**Tasks to perform:**
**A.** Condense the paragraph beginning "To celebrate the NHL's 100-year anniversary" in the NHL outdoor games passage below into a short bulleted list, keeping its main facts.
**B.** Decide whether each statement agrees with the NHL outdoor games passage below. Answer yes or no for each, and quote the words of the passage that decide it.
(i) The NHL 100 Classic was played between the Montreal Canadiens and the Ottawa Senators.
(ii) The Ottawa Senators are one of the league's Original Six members.
(iii) The NHL Outdoors at Lake Tahoe games were played in front of spectators.

**Supplied text:**
* * * * * * *
To celebrate the NHL's 100-year anniversary in 2017, the league scheduled two special outdoor games – the NHL Centennial Classic between the Detroit Red Wings and Toronto Maple Leafs on January 1 (during the season 2016–17 season) to kick off the year, and then the NHL 100 Classic on December 16 (during the 2017–18 season) between the Montreal Canadiens and Ottawa Senators to commemorate the league's first game, having taken place exactly 100 years before, between the same contenders (the first game was initially played by the Canadiens and original Ottawa Senators). The three teams involved in said honorific matches constitute three of the league's Original Six members (Detroit Red Wings, Toronto Maple Leafs and Montreal Canadiens). Then in 2021 due to the COVID-19 pandemic, the league held the NHL Outdoors at Lake Tahoe, two outdoor games played without spectators.
* * * * * * *
[Collected data entries]
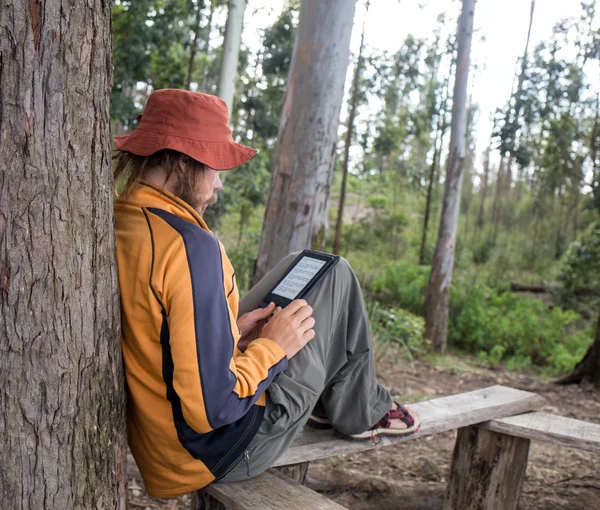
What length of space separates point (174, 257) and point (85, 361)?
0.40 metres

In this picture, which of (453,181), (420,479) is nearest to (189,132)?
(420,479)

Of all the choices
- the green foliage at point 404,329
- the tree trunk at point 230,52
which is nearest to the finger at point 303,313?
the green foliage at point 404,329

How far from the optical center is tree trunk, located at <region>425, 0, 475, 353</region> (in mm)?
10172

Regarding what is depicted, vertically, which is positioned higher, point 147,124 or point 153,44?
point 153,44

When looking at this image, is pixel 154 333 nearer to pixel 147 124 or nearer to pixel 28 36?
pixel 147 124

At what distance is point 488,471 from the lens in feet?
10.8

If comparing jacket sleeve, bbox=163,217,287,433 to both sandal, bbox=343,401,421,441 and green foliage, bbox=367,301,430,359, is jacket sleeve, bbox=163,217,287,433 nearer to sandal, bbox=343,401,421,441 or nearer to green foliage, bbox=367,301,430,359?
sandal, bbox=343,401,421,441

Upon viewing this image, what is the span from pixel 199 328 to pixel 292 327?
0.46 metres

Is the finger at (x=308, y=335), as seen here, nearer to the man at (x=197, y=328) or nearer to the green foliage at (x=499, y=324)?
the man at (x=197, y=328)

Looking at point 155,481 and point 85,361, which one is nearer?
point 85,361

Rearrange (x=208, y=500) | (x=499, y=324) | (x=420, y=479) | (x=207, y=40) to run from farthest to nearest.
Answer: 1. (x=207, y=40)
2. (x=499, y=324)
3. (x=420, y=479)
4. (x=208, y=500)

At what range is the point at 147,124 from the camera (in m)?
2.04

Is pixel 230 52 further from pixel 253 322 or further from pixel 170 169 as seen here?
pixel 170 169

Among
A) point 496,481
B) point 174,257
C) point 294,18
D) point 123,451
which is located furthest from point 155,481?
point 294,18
* * * * * * *
**Responses per task:**
**A.**
- For its 100-year anniversary in 2017, the NHL scheduled two special outdoor games.
- NHL Centennial Classic: Detroit Red Wings vs. Toronto Maple Leafs, on January 1, to kick off the year.
- NHL 100 Classic: Montreal Canadiens vs. Ottawa Senators, on December 16 (2017–18 season). It commemorated the league's first game, played exactly 100 years earlier by the Canadiens and the original Ottawa Senators.
- The Red Wings, Maple Leafs and Canadiens are three of the league's Original Six members.
- In 2021, because of the COVID-19 pandemic, the league held the NHL Outdoors at Lake Tahoe, two outdoor games played without spectators.

**B.**
(i) Yes: "the NHL 100 Classic on December 16 (during the 2017–18 season) between the Montreal Canadiens and Ottawa Senators"
(ii) No: "The three teams involved in said honorific matches constitute three of the league's Original Six members (Detroit Red Wings, Toronto Maple Leafs and Montreal Canadiens)."
(iii) No: "two outdoor games played without spectators"